- Born: December 23, 1925 Valparaiso, Indiana, U.S.
- Died: September 24, 1996 (aged 70) Peoria, Arizona, U.S.
- Other name: Henry Charles Gordon
- Education: Purdue University, B.S. 1950 University of Southern California, MBA 1966
- Occupation: Test pilot
- Space career

USAF astronaut
- Rank: Colonel, USAF
- Selection: 1960 Dyna-Soar Group 1
- Missions: None

= Henry Charles Gordon =

Henry Charles Gordon (December 23, 1925 – September 24, 1996) (Col, USAF) was an American aeronautical engineer, U.S. Air Force officer, test pilot, and astronaut in the X-20 Dyna-Soar program.

==Early life and education==
Gordon was born in Valparaiso, Indiana, on December 23, 1925. In 1950 he earned his Bachelor of Science degree in Aeronautical Engineering from Purdue University, and in 1966 he earned his Master of Business Administration degree from the University of Southern California. He was married and had four children.

==Test pilot==
Gordon was in the Air Force, and flew combat missions in the Korean and Vietnam wars. He was selected as an astronaut in the X-20 Dyna-Soar program in April 1962 and began training at the Air Force Flight Test Center, Edwards Air Force Base, California.

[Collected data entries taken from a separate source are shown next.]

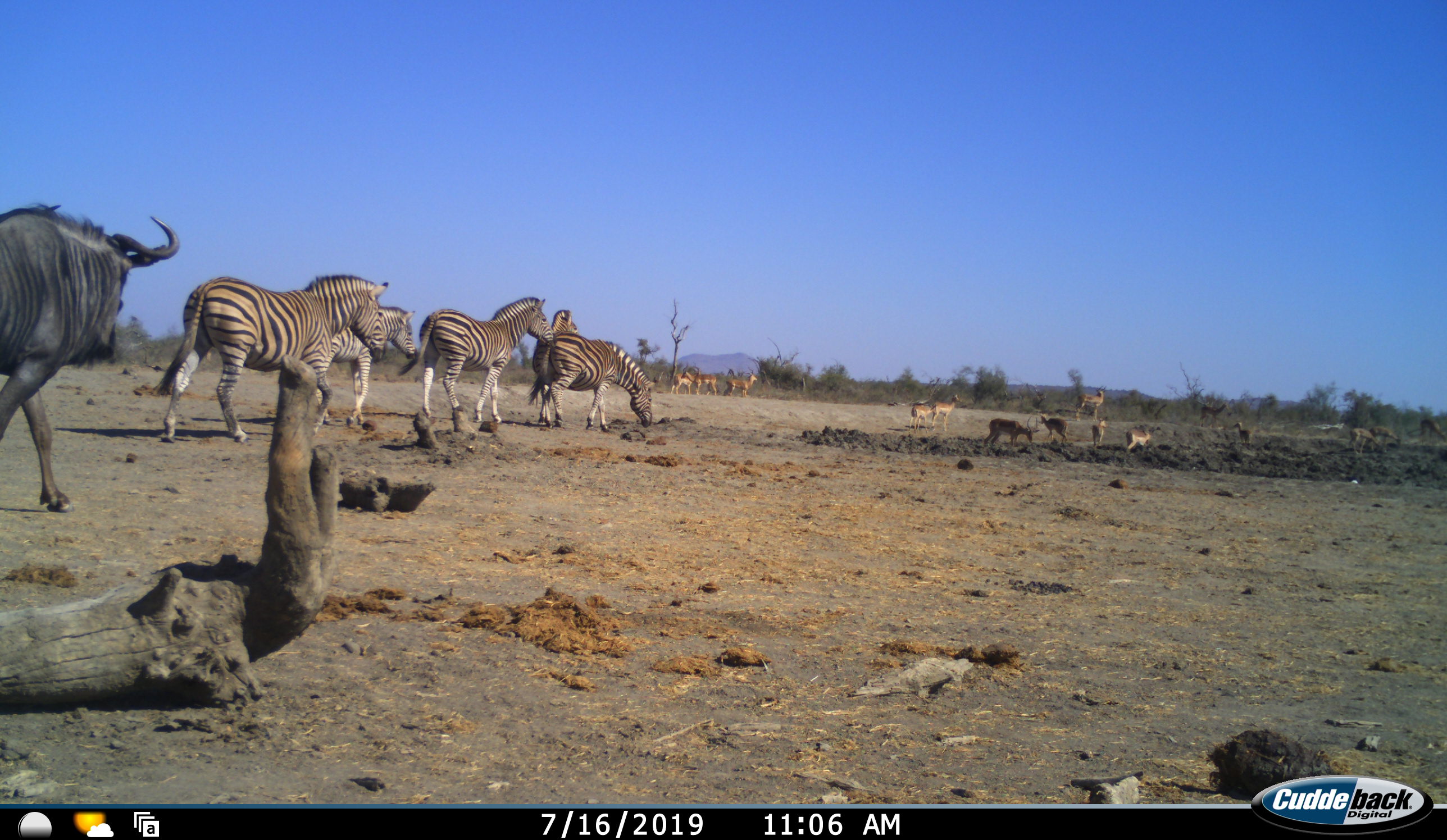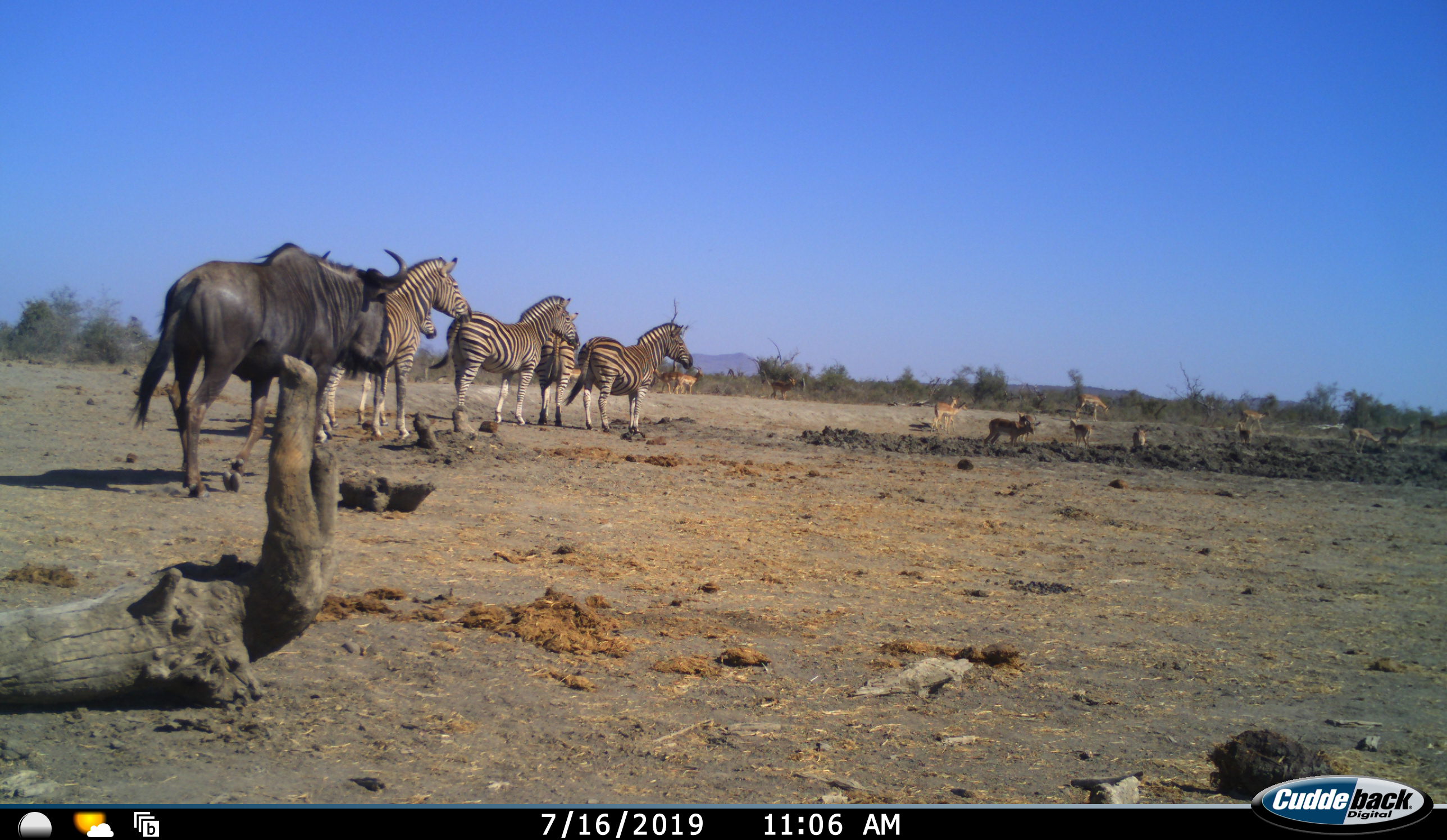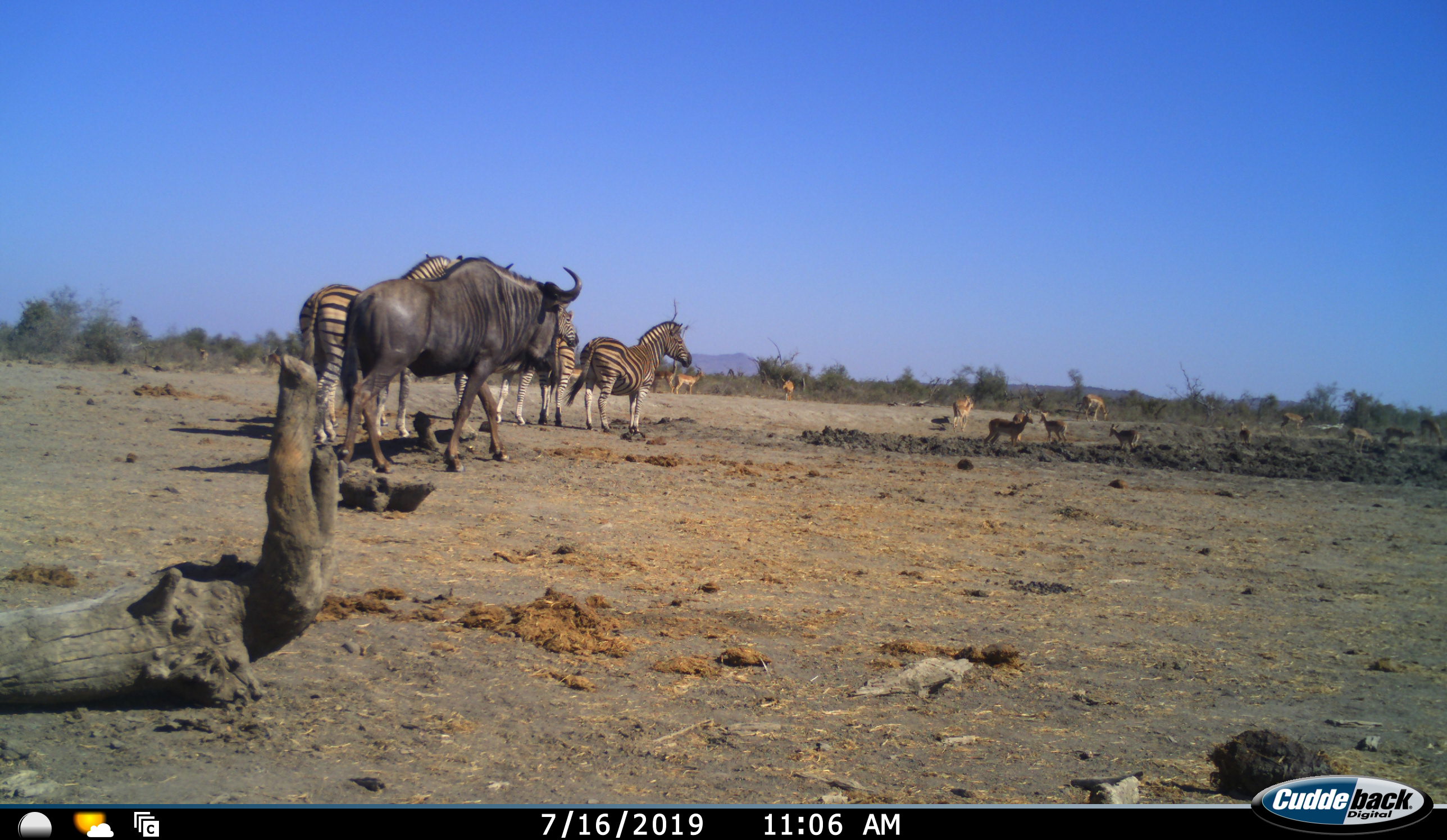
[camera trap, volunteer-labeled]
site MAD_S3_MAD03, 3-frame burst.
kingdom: Animalia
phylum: Chordata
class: Mammalia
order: Artiodactyla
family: Bovidae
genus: Aepyceros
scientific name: Aepyceros melampus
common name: impala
Impala (Aepyceros melampus), count 11-50. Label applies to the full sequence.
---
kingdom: Animalia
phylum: Chordata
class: Mammalia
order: Artiodactyla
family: Bovidae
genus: Connochaetes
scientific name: Connochaetes taurinus taurinus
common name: blue wildebeest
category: wildebeestblue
Wildebeestblue (blue wildebeest) (Connochaetes taurinus taurinus), count 1. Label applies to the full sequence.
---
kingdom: Animalia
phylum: Chordata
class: Mammalia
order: Perissodactyla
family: Equidae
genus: Equus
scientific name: Equus quagga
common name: plains zebra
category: zebraplains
Zebraplains (plains zebra) (Equus quagga), count 5. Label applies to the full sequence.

He retired as an astronaut when the Dyna-Soar program was cancelled on December 10, 1963, having never flown in space. He remained in the U.S. Air Force after the Dyna-Soar program was cancelled and retired from the Air Force with the rank of Colonel.

==Death==
Gordon died in Peoria, Arizona on September 24, 1996, age 70.